According to an article from the New York Times, the Iranian government has reported that there is a divorce for every seven marriages; Tehran, capital of Iran, reports a divorce for every 3.67 marriages. In general, the past decade saw a threefold increase in the divorce rate in Iran – from 50,000 in 2000 to 150,000 in 2010.
Although Iran and its divorce numbers are still far off compared to the United States, the alarming growth of its divorce rate does not seem to show any signs of slowing down anytime soon. In reference to the Iranian calendar, which ends every March, divorce was up by 16 percent as opposed to the 1 percent growth in marriages. Also, most of the divorces filed occur in central Tehran and not in the Westernized parts of the city, located in the north.
One of the primary reasons that explain the ascension of divorce in this once conservative Islamic culture is the growing eagerness of Iranian women to take the legal system into their own hands in order to get away from undesirable marriages. This behavior from Iranian women is predicated by the uneven playing field provided by the divorce laws in Iran – the husbands are highly favored as they have the power to end their marriages within weeks without stating any logical explanation, whereas wives are required to provide grounds for divorce that could take years to be approved.

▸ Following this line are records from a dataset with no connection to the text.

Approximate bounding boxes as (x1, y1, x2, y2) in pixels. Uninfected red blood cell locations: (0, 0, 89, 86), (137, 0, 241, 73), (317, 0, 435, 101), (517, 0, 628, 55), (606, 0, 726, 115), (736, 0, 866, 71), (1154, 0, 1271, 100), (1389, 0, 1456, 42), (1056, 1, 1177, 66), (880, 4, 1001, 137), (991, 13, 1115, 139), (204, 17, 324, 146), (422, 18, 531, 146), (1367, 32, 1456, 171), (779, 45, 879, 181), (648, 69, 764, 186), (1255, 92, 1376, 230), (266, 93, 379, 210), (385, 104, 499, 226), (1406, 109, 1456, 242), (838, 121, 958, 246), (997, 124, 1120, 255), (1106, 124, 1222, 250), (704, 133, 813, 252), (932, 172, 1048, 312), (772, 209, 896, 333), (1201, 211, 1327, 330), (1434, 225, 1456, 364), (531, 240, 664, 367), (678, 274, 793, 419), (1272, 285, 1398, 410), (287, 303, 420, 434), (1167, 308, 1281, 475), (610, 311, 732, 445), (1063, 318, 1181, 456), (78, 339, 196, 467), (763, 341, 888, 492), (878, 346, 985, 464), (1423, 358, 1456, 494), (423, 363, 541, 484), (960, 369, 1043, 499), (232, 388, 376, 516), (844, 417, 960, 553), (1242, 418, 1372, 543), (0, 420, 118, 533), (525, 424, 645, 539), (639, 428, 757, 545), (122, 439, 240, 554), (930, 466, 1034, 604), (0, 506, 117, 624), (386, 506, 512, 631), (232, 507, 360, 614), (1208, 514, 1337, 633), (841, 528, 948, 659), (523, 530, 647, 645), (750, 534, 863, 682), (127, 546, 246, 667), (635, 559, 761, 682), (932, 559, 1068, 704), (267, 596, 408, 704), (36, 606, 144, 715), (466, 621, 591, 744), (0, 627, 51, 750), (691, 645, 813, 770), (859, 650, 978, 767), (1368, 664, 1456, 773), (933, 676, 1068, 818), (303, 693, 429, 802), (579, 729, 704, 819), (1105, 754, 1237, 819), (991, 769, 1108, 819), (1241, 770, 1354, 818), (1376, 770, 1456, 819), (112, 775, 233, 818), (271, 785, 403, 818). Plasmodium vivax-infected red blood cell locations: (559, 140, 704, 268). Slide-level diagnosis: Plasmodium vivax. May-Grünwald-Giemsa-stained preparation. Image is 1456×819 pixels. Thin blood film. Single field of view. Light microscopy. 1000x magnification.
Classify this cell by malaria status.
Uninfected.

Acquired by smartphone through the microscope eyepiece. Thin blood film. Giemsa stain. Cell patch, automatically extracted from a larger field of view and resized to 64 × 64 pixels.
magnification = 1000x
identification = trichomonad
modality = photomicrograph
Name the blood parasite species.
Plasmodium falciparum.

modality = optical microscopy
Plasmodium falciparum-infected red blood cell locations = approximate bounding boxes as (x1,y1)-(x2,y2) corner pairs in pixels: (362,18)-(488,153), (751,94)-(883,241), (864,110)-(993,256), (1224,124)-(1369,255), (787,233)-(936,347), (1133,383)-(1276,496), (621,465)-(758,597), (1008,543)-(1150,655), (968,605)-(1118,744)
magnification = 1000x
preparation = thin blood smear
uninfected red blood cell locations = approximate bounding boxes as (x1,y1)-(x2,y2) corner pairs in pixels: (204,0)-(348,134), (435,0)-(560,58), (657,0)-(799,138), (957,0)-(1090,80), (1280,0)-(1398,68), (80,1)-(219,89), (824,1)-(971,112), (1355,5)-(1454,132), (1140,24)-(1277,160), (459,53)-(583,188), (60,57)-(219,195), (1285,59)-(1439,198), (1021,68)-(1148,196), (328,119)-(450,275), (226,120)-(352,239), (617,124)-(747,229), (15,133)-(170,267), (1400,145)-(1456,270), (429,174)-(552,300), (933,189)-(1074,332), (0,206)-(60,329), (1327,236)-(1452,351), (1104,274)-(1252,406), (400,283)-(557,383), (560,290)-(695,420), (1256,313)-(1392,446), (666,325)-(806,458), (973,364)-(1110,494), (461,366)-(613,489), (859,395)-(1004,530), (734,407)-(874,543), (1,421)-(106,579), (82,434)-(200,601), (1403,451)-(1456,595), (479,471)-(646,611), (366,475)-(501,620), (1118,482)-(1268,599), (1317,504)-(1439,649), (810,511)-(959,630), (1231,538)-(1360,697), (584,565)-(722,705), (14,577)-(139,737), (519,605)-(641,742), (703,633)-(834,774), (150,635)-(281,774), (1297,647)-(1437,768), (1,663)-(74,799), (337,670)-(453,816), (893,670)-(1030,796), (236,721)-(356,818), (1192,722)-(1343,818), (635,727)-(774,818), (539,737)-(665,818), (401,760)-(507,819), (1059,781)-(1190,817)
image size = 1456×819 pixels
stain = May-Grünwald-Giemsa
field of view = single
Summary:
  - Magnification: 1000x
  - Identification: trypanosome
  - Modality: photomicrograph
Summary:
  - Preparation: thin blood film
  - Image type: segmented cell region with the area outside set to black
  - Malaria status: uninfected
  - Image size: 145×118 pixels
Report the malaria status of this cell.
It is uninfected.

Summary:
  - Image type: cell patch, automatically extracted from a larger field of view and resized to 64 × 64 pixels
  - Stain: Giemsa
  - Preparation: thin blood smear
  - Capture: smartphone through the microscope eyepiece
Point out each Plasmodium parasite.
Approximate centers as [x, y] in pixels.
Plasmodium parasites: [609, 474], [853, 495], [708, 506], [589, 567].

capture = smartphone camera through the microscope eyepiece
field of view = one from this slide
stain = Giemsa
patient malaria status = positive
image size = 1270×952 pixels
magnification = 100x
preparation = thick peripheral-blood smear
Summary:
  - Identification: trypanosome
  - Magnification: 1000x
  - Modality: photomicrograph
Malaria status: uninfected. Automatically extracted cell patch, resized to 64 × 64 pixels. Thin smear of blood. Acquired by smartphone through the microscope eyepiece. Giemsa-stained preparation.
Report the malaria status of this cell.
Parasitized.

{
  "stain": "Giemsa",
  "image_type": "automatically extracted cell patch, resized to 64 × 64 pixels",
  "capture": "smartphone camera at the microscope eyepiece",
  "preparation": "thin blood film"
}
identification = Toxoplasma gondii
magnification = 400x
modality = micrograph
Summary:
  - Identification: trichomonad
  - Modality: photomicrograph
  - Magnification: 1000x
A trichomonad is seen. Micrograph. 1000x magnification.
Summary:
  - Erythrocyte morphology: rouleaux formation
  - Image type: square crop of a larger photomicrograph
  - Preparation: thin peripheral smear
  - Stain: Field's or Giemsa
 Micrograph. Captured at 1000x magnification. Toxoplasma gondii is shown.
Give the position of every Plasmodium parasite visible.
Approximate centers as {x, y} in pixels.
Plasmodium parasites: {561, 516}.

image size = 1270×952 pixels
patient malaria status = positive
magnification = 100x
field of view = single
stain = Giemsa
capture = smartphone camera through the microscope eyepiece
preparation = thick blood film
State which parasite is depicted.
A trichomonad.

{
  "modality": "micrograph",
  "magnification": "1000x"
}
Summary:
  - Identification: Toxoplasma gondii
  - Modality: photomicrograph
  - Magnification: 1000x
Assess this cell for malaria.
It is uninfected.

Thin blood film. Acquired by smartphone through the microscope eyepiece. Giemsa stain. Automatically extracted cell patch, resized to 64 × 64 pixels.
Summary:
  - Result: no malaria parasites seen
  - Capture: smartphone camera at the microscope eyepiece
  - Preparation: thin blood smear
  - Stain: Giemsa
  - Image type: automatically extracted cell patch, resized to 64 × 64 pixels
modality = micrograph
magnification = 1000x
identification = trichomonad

Despite their unequal divorce rights, Iranian wives have used a mehrier, a single payment agreed upon by the husband to the wives prior to marriage, as leverage during the divorce process. Normally, husbands are obliged to pay the mehrier to their wives after the divorce is done. However, the value of mehrier has increased throughout the years, amounting to tens and thousands of dollars. This has forced some husbands to pursue a “divorce of mutual consent,” which will enable him to either pay only part of the mehrier or completely forego it.
There have been conscious efforts by government officials to lessen the value of the mehrier in order to discourage Iranian women from getting their divorces. In fact, constant talks of putting a cap on the mehrier or by having a symbolic mehrier instead, such as a Koran or a bag of gold coin to be handed to the wife after divorce, have been discussed by conservatives and Clerics.
However, the rising divorce rate in Iran is simply an indication of the cultural and social changes that the country is currently experiencing, and that these changes are here to stay.